● DIRECTION
Can you update the records below by changing every "steep slope" to "rocky incline" and leaving everything else unchanged?

[PROVIDED DATA start]

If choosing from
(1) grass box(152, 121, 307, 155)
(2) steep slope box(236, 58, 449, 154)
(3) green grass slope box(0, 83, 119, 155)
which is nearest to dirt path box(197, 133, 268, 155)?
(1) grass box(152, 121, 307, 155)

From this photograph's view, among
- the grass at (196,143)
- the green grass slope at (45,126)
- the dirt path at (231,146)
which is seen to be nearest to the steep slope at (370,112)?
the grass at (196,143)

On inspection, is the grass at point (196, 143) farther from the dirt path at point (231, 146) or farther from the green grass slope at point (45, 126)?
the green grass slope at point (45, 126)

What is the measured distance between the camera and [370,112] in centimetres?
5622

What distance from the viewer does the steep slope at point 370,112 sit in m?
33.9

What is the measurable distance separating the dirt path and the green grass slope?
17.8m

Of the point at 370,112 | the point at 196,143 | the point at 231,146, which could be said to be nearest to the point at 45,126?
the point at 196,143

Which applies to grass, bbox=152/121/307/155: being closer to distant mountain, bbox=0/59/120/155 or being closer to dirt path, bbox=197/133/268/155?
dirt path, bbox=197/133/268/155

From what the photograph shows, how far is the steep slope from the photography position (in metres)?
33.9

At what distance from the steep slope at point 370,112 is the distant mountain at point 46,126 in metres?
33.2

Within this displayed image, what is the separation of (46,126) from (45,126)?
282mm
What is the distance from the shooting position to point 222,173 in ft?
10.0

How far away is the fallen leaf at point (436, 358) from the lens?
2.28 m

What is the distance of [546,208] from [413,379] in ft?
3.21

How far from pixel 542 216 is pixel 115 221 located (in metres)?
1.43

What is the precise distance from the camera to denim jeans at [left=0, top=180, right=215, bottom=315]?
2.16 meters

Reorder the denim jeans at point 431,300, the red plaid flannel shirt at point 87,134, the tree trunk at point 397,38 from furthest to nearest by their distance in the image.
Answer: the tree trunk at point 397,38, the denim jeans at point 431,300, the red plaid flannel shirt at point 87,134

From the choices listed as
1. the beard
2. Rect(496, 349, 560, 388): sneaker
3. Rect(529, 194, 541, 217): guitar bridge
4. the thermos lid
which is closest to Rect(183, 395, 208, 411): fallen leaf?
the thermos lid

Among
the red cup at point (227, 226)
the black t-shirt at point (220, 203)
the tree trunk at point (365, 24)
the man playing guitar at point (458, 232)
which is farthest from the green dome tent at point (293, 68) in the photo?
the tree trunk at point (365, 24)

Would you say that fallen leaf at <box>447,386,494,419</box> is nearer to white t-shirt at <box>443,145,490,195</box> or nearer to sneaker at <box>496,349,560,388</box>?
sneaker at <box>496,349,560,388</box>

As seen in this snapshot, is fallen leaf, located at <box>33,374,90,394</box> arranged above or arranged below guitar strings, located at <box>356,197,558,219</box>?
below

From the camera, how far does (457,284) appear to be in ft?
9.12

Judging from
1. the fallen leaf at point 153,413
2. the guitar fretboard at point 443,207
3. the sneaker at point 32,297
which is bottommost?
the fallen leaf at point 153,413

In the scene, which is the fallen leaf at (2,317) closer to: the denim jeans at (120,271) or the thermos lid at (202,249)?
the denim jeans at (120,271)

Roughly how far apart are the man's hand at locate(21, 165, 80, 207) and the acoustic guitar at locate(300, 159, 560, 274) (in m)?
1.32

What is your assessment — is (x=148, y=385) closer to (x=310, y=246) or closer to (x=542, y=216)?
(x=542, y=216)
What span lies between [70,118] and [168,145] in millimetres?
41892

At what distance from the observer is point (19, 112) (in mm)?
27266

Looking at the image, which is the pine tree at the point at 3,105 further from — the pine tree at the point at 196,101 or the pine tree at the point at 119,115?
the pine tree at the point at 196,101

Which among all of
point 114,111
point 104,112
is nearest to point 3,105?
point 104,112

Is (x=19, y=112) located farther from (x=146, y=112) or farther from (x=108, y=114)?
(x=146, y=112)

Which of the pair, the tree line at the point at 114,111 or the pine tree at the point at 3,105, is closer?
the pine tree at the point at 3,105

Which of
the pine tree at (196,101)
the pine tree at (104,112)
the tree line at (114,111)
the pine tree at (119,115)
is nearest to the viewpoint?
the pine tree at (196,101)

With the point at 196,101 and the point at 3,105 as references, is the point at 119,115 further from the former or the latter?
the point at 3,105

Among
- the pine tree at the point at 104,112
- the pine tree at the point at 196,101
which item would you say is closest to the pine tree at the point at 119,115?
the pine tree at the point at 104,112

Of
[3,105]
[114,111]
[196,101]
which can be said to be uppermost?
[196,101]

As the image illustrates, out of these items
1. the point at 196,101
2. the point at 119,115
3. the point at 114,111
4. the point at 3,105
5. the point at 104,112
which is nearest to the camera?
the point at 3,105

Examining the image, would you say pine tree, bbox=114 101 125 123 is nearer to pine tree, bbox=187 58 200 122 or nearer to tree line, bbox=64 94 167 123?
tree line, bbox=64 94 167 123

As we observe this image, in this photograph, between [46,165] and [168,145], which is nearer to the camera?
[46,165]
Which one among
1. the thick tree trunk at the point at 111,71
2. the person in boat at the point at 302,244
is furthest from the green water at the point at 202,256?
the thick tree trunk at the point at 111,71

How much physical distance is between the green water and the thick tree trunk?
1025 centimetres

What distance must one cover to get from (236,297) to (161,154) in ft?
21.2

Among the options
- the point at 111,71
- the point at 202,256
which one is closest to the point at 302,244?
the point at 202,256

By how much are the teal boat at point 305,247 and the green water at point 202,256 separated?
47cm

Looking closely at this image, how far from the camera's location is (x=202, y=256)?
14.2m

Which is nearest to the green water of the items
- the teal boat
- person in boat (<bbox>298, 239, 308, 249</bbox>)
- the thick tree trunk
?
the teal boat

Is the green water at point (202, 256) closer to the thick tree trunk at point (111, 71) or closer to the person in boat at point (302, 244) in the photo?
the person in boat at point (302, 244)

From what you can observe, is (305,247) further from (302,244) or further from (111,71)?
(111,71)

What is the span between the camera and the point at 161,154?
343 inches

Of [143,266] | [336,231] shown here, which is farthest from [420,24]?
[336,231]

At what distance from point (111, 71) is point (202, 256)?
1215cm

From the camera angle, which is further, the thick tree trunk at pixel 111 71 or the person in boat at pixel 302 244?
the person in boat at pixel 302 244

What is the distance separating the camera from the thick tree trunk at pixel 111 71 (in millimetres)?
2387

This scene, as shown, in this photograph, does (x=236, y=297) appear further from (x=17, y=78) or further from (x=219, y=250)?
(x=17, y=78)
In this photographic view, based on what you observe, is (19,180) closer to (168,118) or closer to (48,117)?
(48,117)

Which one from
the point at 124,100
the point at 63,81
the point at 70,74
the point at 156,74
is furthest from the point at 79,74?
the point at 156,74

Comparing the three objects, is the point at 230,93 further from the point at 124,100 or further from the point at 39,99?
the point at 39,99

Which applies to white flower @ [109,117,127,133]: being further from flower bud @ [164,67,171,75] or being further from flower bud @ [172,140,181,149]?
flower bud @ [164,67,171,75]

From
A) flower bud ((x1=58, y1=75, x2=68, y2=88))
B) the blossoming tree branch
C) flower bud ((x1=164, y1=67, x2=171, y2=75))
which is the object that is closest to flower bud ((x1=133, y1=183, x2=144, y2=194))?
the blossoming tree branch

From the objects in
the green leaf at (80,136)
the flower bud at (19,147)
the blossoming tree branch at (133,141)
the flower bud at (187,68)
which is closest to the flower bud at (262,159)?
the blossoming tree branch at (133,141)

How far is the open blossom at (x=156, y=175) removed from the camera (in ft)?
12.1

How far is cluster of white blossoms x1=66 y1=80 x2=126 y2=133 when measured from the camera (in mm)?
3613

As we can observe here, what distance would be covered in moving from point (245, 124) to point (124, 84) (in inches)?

[PROVIDED DATA end]

● FINISHED ANSWER
If choosing from
(1) grass box(152, 121, 307, 155)
(2) rocky incline box(236, 58, 449, 154)
(3) green grass slope box(0, 83, 119, 155)
which is nearest to dirt path box(197, 133, 268, 155)?
(1) grass box(152, 121, 307, 155)

From this photograph's view, among
- the grass at (196,143)
- the green grass slope at (45,126)
- the dirt path at (231,146)
which is seen to be nearest to the rocky incline at (370,112)?
the grass at (196,143)

On inspection, is the grass at point (196, 143) farther from the dirt path at point (231, 146) or farther from the green grass slope at point (45, 126)?
the green grass slope at point (45, 126)

What is the measured distance between the camera and [370,112] in centimetres?
5622

What distance from the viewer does the rocky incline at point 370,112 sit in m?
33.9

What is the measurable distance separating the dirt path and the green grass slope?
17.8m

Of the point at 370,112 | the point at 196,143 | the point at 231,146, which could be said to be nearest to the point at 45,126?
the point at 196,143

Which applies to grass, bbox=152/121/307/155: being closer to distant mountain, bbox=0/59/120/155 or being closer to dirt path, bbox=197/133/268/155?
dirt path, bbox=197/133/268/155

From what the photograph shows, how far is the rocky incline from the photography position (in metres)?
33.9

At what distance from the rocky incline at point 370,112 is the distant mountain at point 46,126 in metres?
33.2

Within this displayed image, what is the separation of (46,126) from (45,126)?
282mm
What is the distance from the shooting position to point 222,173 in ft?
10.0

How far away is the fallen leaf at point (436, 358) from the lens?
2.28 m

What is the distance of [546,208] from [413,379] in ft?
3.21

How far from pixel 542 216 is pixel 115 221 located (in metres)?
1.43

What is the precise distance from the camera to denim jeans at [left=0, top=180, right=215, bottom=315]?
2.16 meters

Reorder the denim jeans at point 431,300, the red plaid flannel shirt at point 87,134, the tree trunk at point 397,38 from furthest to nearest by their distance in the image.
Answer: the tree trunk at point 397,38, the denim jeans at point 431,300, the red plaid flannel shirt at point 87,134

From the choices listed as
1. the beard
2. Rect(496, 349, 560, 388): sneaker
3. Rect(529, 194, 541, 217): guitar bridge
4. the thermos lid
which is closest to Rect(183, 395, 208, 411): fallen leaf?
the thermos lid

Among
the red cup at point (227, 226)
the black t-shirt at point (220, 203)
the tree trunk at point (365, 24)
the man playing guitar at point (458, 232)
which is farthest from the green dome tent at point (293, 68) in the photo?
the tree trunk at point (365, 24)

Would you say that fallen leaf at <box>447,386,494,419</box> is nearer to white t-shirt at <box>443,145,490,195</box> or nearer to sneaker at <box>496,349,560,388</box>?
sneaker at <box>496,349,560,388</box>

As seen in this snapshot, is fallen leaf, located at <box>33,374,90,394</box> arranged above or arranged below guitar strings, located at <box>356,197,558,219</box>?
below

From the camera, how far does (457,284) appear to be in ft?
9.12

Judging from
1. the fallen leaf at point 153,413
2. the guitar fretboard at point 443,207
3. the sneaker at point 32,297
which is bottommost?
the fallen leaf at point 153,413

In the scene, which is the fallen leaf at (2,317) closer to: the denim jeans at (120,271) or the thermos lid at (202,249)?
the denim jeans at (120,271)

Roughly how far apart are the man's hand at locate(21, 165, 80, 207) and the acoustic guitar at locate(300, 159, 560, 274) (in m)?
1.32

What is your assessment — is (x=148, y=385) closer to (x=310, y=246) or closer to (x=542, y=216)?
(x=542, y=216)
What span lies between [70,118] and [168,145] in millimetres?
41892

At what distance from the observer is point (19, 112) (in mm)?
27266

Looking at the image, which is the pine tree at the point at 3,105 further from — the pine tree at the point at 196,101 or the pine tree at the point at 119,115?
the pine tree at the point at 196,101

Which among all of
point 114,111
point 104,112
is nearest to point 3,105?
point 104,112

Is (x=19, y=112) located farther from (x=146, y=112) or farther from (x=108, y=114)?
(x=146, y=112)

Which of the pair, the tree line at the point at 114,111 or the pine tree at the point at 3,105, is closer?
the pine tree at the point at 3,105

Which of
the pine tree at (196,101)
the pine tree at (104,112)
the tree line at (114,111)
the pine tree at (119,115)
is nearest to the viewpoint?
the pine tree at (196,101)

With the point at 196,101 and the point at 3,105 as references, is the point at 119,115 further from the former or the latter?
the point at 3,105

Among
- the pine tree at the point at 104,112
- the pine tree at the point at 196,101
which item would you say is closest to the pine tree at the point at 119,115?
the pine tree at the point at 104,112

Of
[3,105]
[114,111]
[196,101]
which can be said to be uppermost?
[196,101]

As the image illustrates, out of these items
1. the point at 196,101
2. the point at 119,115
3. the point at 114,111
4. the point at 3,105
5. the point at 104,112
which is nearest to the camera?
the point at 3,105

Examining the image, would you say pine tree, bbox=114 101 125 123 is nearer to pine tree, bbox=187 58 200 122 or nearer to tree line, bbox=64 94 167 123?
tree line, bbox=64 94 167 123

As we observe this image, in this photograph, between [46,165] and [168,145], which is nearer to the camera?
[46,165]
Which one among
1. the thick tree trunk at the point at 111,71
2. the person in boat at the point at 302,244
is furthest from the green water at the point at 202,256?
the thick tree trunk at the point at 111,71

How much physical distance is between the green water and the thick tree trunk?
1025 centimetres

What distance must one cover to get from (236,297) to (161,154) in ft?
21.2

Among the options
- the point at 111,71
- the point at 202,256
which one is closest to the point at 302,244?
the point at 202,256

By how much are the teal boat at point 305,247 and the green water at point 202,256 separated?
47cm

Looking closely at this image, how far from the camera's location is (x=202, y=256)?
14.2m

Which is nearest to the green water of the items
- the teal boat
- person in boat (<bbox>298, 239, 308, 249</bbox>)
- the thick tree trunk
?
the teal boat

Is the green water at point (202, 256) closer to the thick tree trunk at point (111, 71) or closer to the person in boat at point (302, 244) in the photo?
the person in boat at point (302, 244)

From what you can observe, is (305,247) further from (302,244) or further from (111,71)?
(111,71)

What is the span between the camera and the point at 161,154?
343 inches

Of [143,266] | [336,231] shown here, which is farthest from [420,24]?
[336,231]

At what distance from point (111, 71) is point (202, 256)?
1215cm

From the camera angle, which is further, the thick tree trunk at pixel 111 71 or the person in boat at pixel 302 244?
the person in boat at pixel 302 244

What is the distance separating the camera from the thick tree trunk at pixel 111 71 (in millimetres)?
2387

This scene, as shown, in this photograph, does (x=236, y=297) appear further from (x=17, y=78) or further from (x=219, y=250)?
(x=17, y=78)
In this photographic view, based on what you observe, is (19,180) closer to (168,118) or closer to (48,117)?
(48,117)

Which one from
the point at 124,100
the point at 63,81
the point at 70,74
the point at 156,74
is furthest from the point at 79,74?
the point at 156,74

Comparing the three objects, is the point at 230,93 further from the point at 124,100 or further from the point at 39,99?
the point at 39,99

Which applies to white flower @ [109,117,127,133]: being further from flower bud @ [164,67,171,75] or being further from flower bud @ [172,140,181,149]?
flower bud @ [164,67,171,75]

From
A) flower bud ((x1=58, y1=75, x2=68, y2=88))
B) the blossoming tree branch
C) flower bud ((x1=164, y1=67, x2=171, y2=75))
which is the object that is closest to flower bud ((x1=133, y1=183, x2=144, y2=194))?
the blossoming tree branch

From the objects in
the green leaf at (80,136)
the flower bud at (19,147)
the blossoming tree branch at (133,141)
the flower bud at (187,68)
which is closest to the flower bud at (262,159)?
the blossoming tree branch at (133,141)

How far is the open blossom at (x=156, y=175) removed from the camera (in ft)?
12.1

How far is cluster of white blossoms x1=66 y1=80 x2=126 y2=133 when measured from the camera (in mm)?
3613

As we can observe here, what distance would be covered in moving from point (245, 124) to point (124, 84) (in inches)?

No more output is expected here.